Among other standouts in this collection is a story written by Dick Briefer, one of the most idiosyncratic comics creators of its alleged golden age. Best-known for his inspired comic book version of “Frankenstein”, the cartoonist had a way with words evident in his droll dialogue and captions. This appears to be the only story he wrote for another artist.
“Our Explosive Children”, illustrated by George Tuska, is an intelligent account of an over-indulged, well-to-do young man whose arrogance and recklessness causes turmoil, death and unmarried pregnancy. Tuska’s caricatural, rounded cartooning was seldom as sober. Its calm helps leaven the melodrama of Briefer’s story. Briefer’s approach is more sensational than Biro’s, but no less invested in his characters and their relationship. The open-ended story, which asks of its readers “what are we going to do about it?” is another high spot in the book.
Biographical studies of Broadway legend Billy Rose and self-appointed reformer Anthony Comstock, based on prose biographies, show a lively approach to telling real-life stories in comics form. These are a far cry from the stifling scenarios of True Comics, the bland but successful title published from 1941 to 1950 by Parents’ Magazine Press.
With elegant artwork by Fred Kida, “Summer Waitress” is a solid romance story that explores a theme of classism.
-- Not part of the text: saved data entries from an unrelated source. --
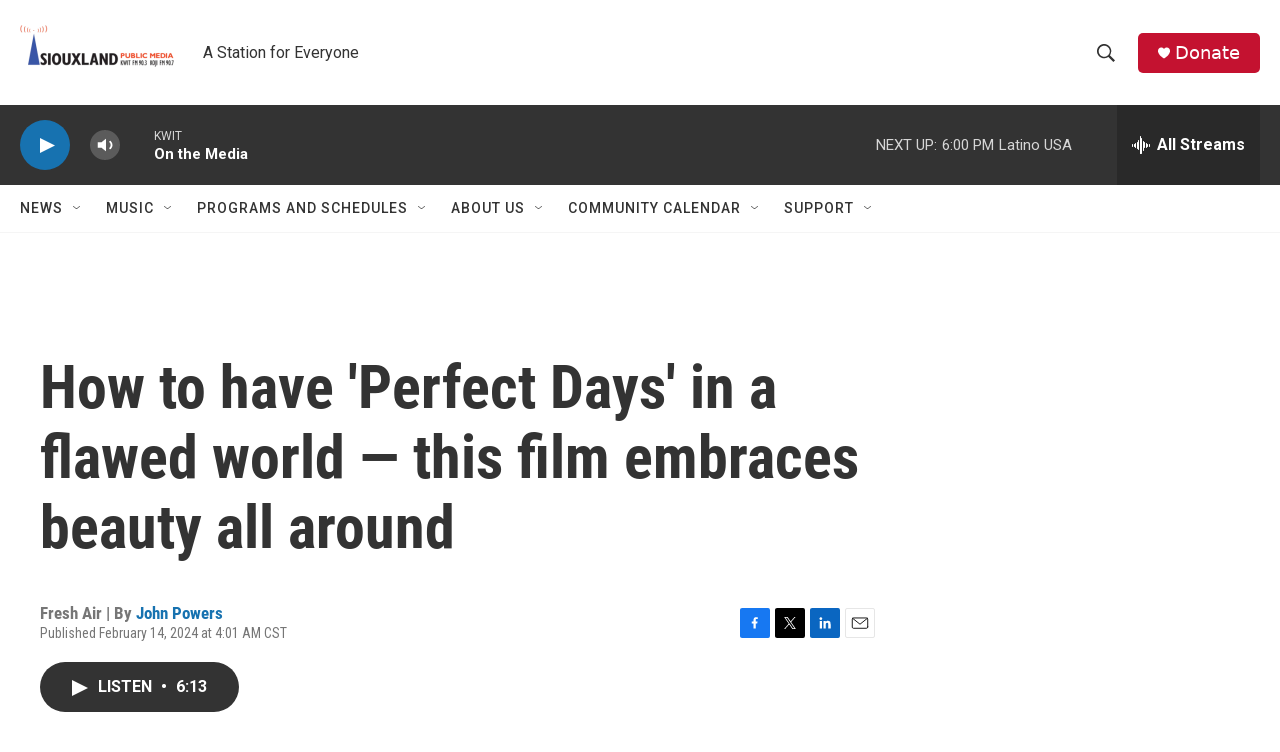

--- FILE ---
content_type: text/html; charset=utf-8
request_url: https://www.google.com/recaptcha/api2/aframe
body_size: 265
content:
<!DOCTYPE HTML><html><head><meta http-equiv="content-type" content="text/html; charset=UTF-8"></head><body><script nonce="UuF9aoPu_W6gJGv6lIy3pg">/** Anti-fraud and anti-abuse applications only. See google.com/recaptcha */ try{var clients={'sodar':'https://pagead2.googlesyndication.com/pagead/sodar?'};window.addEventListener("message",function(a){try{if(a.source===window.parent){var b=JSON.parse(a.data);var c=clients[b['id']];if(c){var d=document.createElement('img');d.src=c+b['params']+'&rc='+(localStorage.getItem("rc::a")?sessionStorage.getItem("rc::b"):"");window.document.body.appendChild(d);sessionStorage.setItem("rc::e",parseInt(sessionStorage.getItem("rc::e")||0)+1);localStorage.setItem("rc::h",'1768777769410');}}}catch(b){}});window.parent.postMessage("_grecaptcha_ready", "*");}catch(b){}</script></body></html>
Kida's expressive, restrained drawings are impressive, and in concert with a well-told genre story by Virginia Hubbell (adapting Chuck Benedict), the results are a pleasant surprise.
And then there is “How Would You Live Under a World Government?” Illustrated by Bob Lubbers, it’s a fascinating piece of lefty propaganda that captures the sense post-war Americans shared that an atomic war could wipe out civilization at any time. Though hyperbolic in spots, the story is a riveting document of the tense mindset as the second World War segued into the Cold War.
There’s something of interest in every story in Tops; its prose pieces, usually the Achilles heel of the comic book, are solid. They include a minor but compelling short story by Dashiell Hammett, “The Joke on Eloise Morey”.
Designed by Keeli McCarthy, Tops is an elegant package—attractive and sensitive to its contents. This is a forgotten chapter in the abortive development of the comic book and its creators’ ambitions remain admirable. It enlightened me with its history and impressed me with its content, and that’s all I can ask of an archival volume.